## [Aim]
Pick out every line in the records that contains the string "dark", matching case exactly, and copy each one.

## [Spatial reasoning question data]
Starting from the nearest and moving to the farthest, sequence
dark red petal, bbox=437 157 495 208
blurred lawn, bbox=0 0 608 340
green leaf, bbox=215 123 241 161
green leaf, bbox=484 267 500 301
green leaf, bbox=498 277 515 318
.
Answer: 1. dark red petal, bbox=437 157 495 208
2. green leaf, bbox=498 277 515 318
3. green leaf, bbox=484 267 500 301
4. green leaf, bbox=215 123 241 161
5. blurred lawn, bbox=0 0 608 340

## [Task result]
dark red petal, bbox=437 157 495 208
Answer: 1. dark red petal, bbox=437 157 495 208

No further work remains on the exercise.